The Amazon of India is not Flipkart; Why should It be?

In a piece in Quartz, titled, The Amazon of India is not Flipkart—its Amazon, which was fairly well discussed in social media, online commentator and venture capitalist, Mahesh Murthy, returns to his familiar territory: criticizing Flipkart.

With a provocative headline like that and a very engaging style of writing — he is surely one of the few people in Indian Internet business who knows the subject and knows how to write—it is no wonder that the article has become such a hit on social media.

But then, appreciating someone’s writing style is one thing; accepting the arguments is another. There are still some old fashioned people out there, who still look for “uncool” facts and “cold” logic?

The question here is: beyond the rhetoric, how valid are the arguments?

The author argues that analysts may be club BRIC countries together to conclude that they will have their own Internet brands and they may be largely right, but India certainly is an exception. Here is what he says.

Perhaps it’s the BRIC curse. Many analysts have traditionally put forth the idea that Brazil, Russia, India and China will have their own equivalents of Google, Amazon, Facebook, Twitter and eBay and hence those are the firms one should fund and look out for in each country. It almost holds true, too: the Google of Russia is Yandex, and of China is Baidu. The Facebook of Russia is VKontakte and that of China is RenRen. The Amazon of Russia is Ozon and its Chinese equivalent is Jingdong or JD. And the Twitter of China is Weibo while its eBay is Alibaba.

The analogy falls apart in India. The Google of India is Google, with a 95%+ share of the market. The Facebook of India is Facebook. The Twitter of India is Twitter. The eBay of India is eBay. And hey, there’s reason to believe that the Amazon of India could well be Amazon, too. India, with its English-speaking Internet base and open-to-business government is probably more part of the US-UK internet brand ambit—the vast majority of Quora’s users, for instance, are from India. While China and Russia are almost on different dot-com planets.

Winning in India will probably mean you have to evade the paths where the large US players are, and build new ones. As JustDial and RedBus have shown. (Disclosure: I used to be an investor in RedBus.) It’s commonly known that Amazon turned down an offer to buy Flipkart a couple of years ago, and decided to go its own way.

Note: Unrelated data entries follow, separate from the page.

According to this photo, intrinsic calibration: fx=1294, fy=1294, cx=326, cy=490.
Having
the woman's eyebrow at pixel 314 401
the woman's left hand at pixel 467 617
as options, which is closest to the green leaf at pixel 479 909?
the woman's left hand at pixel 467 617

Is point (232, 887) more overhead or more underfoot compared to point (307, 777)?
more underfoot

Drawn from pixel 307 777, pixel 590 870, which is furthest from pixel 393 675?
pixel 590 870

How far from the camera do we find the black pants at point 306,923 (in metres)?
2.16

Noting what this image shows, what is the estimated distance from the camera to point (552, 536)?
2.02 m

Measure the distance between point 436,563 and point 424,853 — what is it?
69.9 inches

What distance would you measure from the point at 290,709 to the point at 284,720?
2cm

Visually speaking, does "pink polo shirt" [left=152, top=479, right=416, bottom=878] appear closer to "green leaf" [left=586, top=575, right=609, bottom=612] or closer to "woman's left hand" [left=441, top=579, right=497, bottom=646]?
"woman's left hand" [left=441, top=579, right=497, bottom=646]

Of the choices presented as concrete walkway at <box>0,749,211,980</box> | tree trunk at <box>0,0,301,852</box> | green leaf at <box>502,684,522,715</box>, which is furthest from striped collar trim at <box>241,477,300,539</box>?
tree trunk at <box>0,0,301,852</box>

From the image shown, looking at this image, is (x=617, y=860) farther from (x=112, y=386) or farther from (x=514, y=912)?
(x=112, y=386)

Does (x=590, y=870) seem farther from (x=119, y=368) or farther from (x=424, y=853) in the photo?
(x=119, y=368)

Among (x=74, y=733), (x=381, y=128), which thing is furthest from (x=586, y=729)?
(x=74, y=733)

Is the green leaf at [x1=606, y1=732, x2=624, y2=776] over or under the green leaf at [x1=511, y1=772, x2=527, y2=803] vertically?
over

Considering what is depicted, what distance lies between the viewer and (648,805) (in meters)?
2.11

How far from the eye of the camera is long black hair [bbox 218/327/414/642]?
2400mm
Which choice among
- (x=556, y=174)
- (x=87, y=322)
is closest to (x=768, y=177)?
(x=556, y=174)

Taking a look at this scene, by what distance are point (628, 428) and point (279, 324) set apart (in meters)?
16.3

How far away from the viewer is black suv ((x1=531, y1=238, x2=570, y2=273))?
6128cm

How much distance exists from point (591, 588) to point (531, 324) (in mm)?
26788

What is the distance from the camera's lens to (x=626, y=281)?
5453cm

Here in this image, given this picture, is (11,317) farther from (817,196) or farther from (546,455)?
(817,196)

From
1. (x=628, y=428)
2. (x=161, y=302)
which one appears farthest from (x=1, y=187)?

No matter how engaging read it is, there are some fundamental flaws with the line of argumentation. Here is why

  1. BRICS is not just China, Russia. While South Africa is omitted (the original GS term was BRIC anyway; wasn’t it?), Brazil is not referred to show that India is so unique. Why? Just in case you wonder, here are the facts: Google has more than 95% share in both these markets; as in India.
  2. When Google and FB started, Indians, whose primary language on computers is English had no problem in using them, overwhelmingly started using them. So, no one really thought of creating a local product. It is not that there were five big Indian names and these companies came and killed them.
  3. On the other hand, by the time Amazon started in India, Flipkart was already a big brand name.
  4. And finally, the fact. Ebay, the only brand above to have an offline component of business and hence requires more to succeed than Indians’ comfort level with English, entered India by acquiring Bazee, an Indian company, modeled exactly on Ebay
  5. Also, what is conveniently ignored is that India’s top travel site (Travelocity of India, if you like) is not Travelocity, but Makemytrip; top job site in India is not Monster, but Naukri.
  6. And finally, this is a subjective argument, though, there is no reason to believe that Flipkart has done any less innovations than say Redbus (disclosure: I or no one among my friends and family has any interest in either of the companies). But then, that is a separate topic, for another day.

The point I am making is not that Flipkart will win against Amazon or the other way around. Let them compete and let the best guy win. That will be in the interest of consumers.

But let us not get carried away by “selective” facts.